My interview experience was so unbelievably amazing at Google that I accepted the job mostly because of that -- despite the fact that I had an offer two levels higher at another public software company.

It has not been a mistake.

As plenty of people have mentioned, more than a million people interview here every year. With that many interviews, I cannot imagine how bad some outlier horror stories can be.

In aggregate, something like 78% of people consider interviewing at Google a positive experience, despite the fact that only less than 2% of respondents actually go on to work here.

I dunno about every one else, but usually there's a high correlation with satisfaction and getting the job. The fact that hardly anyone ends up getting a job here, and the vast majority of people are satisfied seems like the process isn't terrible.

I doubt there's many companies with a better track record.

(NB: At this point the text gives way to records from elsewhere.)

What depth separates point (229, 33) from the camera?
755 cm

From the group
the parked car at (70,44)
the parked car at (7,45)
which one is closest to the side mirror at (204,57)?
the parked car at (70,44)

I hear nothing but good things about Microsoft recently, so I wouldn't be surprised if their numbers are better.

anonymoushn|6 years ago

The post-interview survey is broken for some candidates who try to apply to jobs in multiple Google offices, which is apparently against Google policy. My experience of receiving a below-market 4-day exploding offer from Google in 2019 is not an experience I would rate highly, if I was allowed to take the survey.

seanmcdirmid|6 years ago

Out of 100 people who interview onsite at google, 78 are happy about it even though only 2 get job offers???? Those are some crazy statistics. Maybe they are satisfied that the interview process convinced them they didn’t want to work at google anyways? Because I don’t see how that could work out otherwise.

TurkishPoptart|6 years ago

What was the job? I only hear about people with comp sci backgrounds getting hired there.

antoinealb|6 years ago

I did not study CompSci but microengineering (mix of things, including robotics and manufacturing) and I am now working there as a SRE. Some colleagues are mathematicians. So definitely not only CS background :)

justbees|6 years ago

It was frontend. I did ok with some heavy studying, but I'm definitely more UI focused on a day to day basis. The problems I had to figure out during the interview were nothing at all like what I do daily.

I walked away feeling like if I really wanted to I could knuckle down and study for longer and get a job there, but I decided it wasn't really my thing and went in other directions. Like I said, I took the studying and the subject matter as a challenge and I feel pretty pleased with how far I got considering I have a painting degree.